Les moyens d’appel sont tirés de ce que le tribunal aurait mal interprété les dispositions du réglement des bâtisses de la ville d’Echternach en ce qui concerne le nombre d’étages, l’angle d’inclinaison de la toiture, la hauteur des pièces dans l’étage d’habitation installé dans les combles, le recul de l’immeuble sur les limites postérieures du terrain, sa hauteur sur rue et le nombre de garages y installés. L’appelant invoque encore une prétendue rupture d’égalité entre lui-même et les autres habitants de la rue Neuve du fait de l’emplacement de l’immeuble litigieux.
Pour tous ces motifs, il demande la réformation du jugement intervenu et l’annulation du permis de construire délivré par le bourgmestre.

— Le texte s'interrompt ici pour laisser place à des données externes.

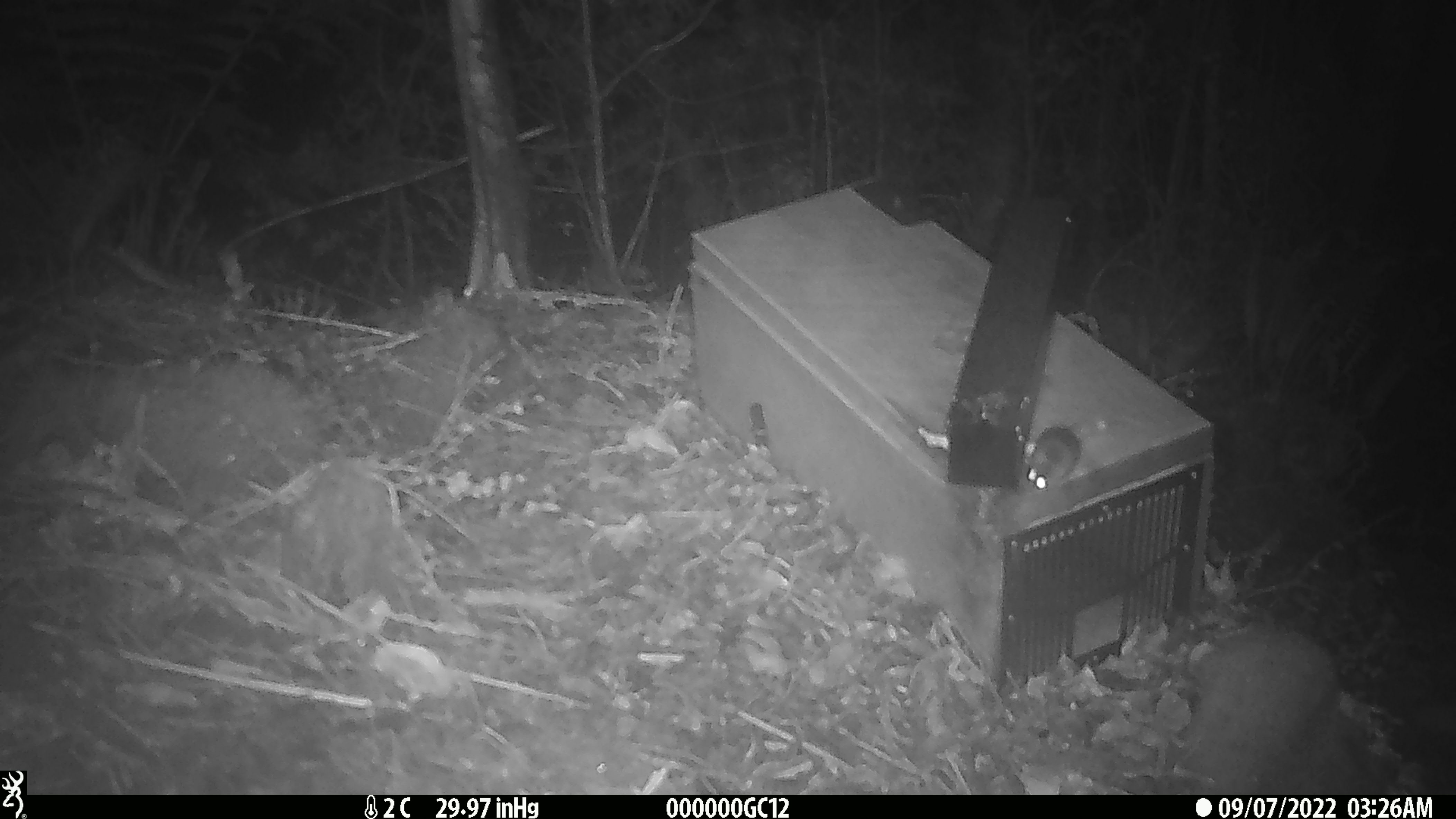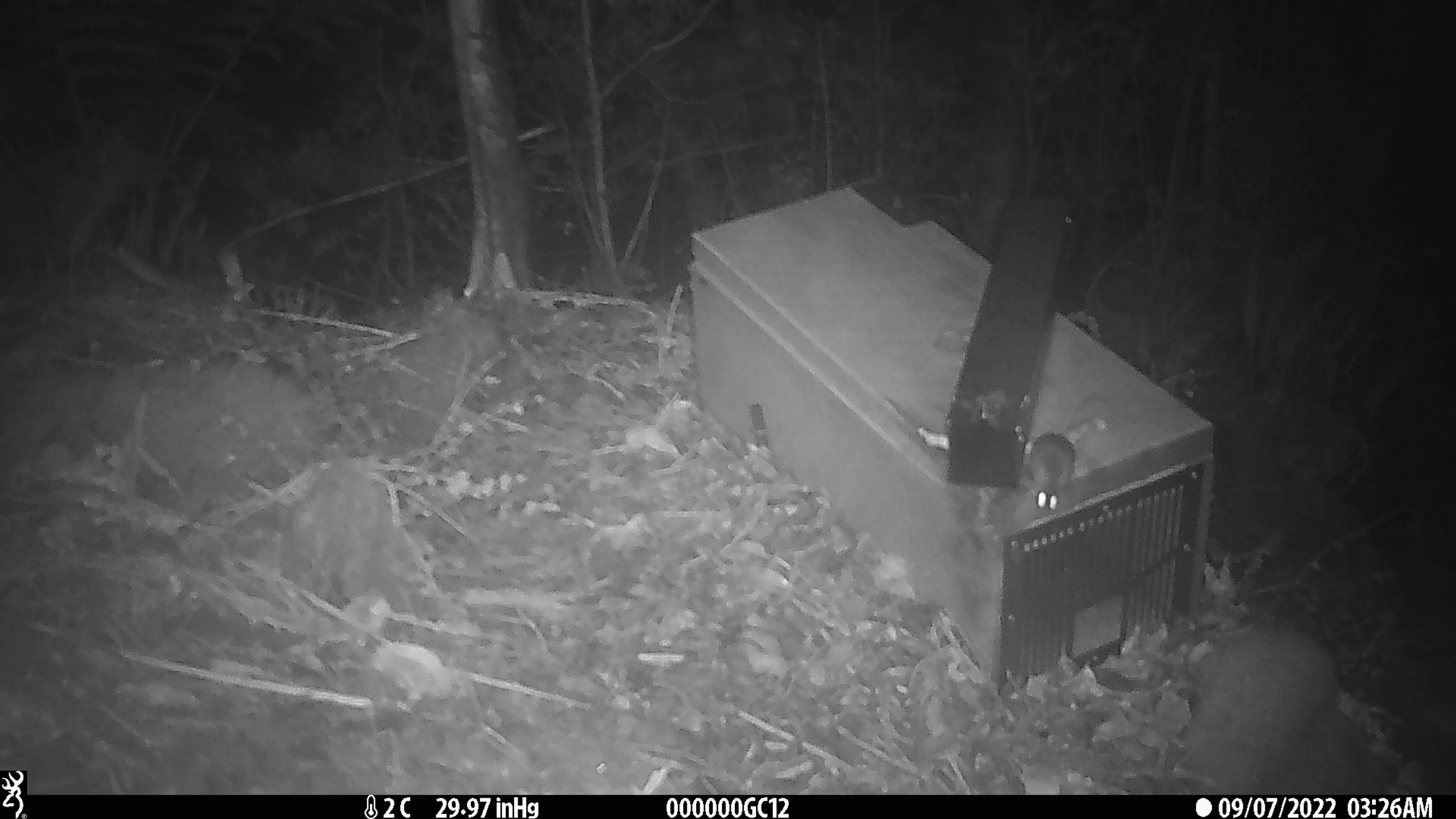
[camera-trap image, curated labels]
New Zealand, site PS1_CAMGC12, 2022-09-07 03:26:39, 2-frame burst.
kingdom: Animalia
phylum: Chordata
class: Mammalia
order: Rodentia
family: Muridae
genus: Mus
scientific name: Mus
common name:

Les intimées Ville d’Echternach et s.à r.l. Eifelhaus ont déposé leurs mémoires en réponse le 12 mai 1998. Les deux parties concluent à l’irrecevabilité de l’appel pour un prétendu défaut de signification de la requête d’appel avant son dépôt au greffe de la Cour.
Au fond les intimées concluent à voir dire l’appel non fondé.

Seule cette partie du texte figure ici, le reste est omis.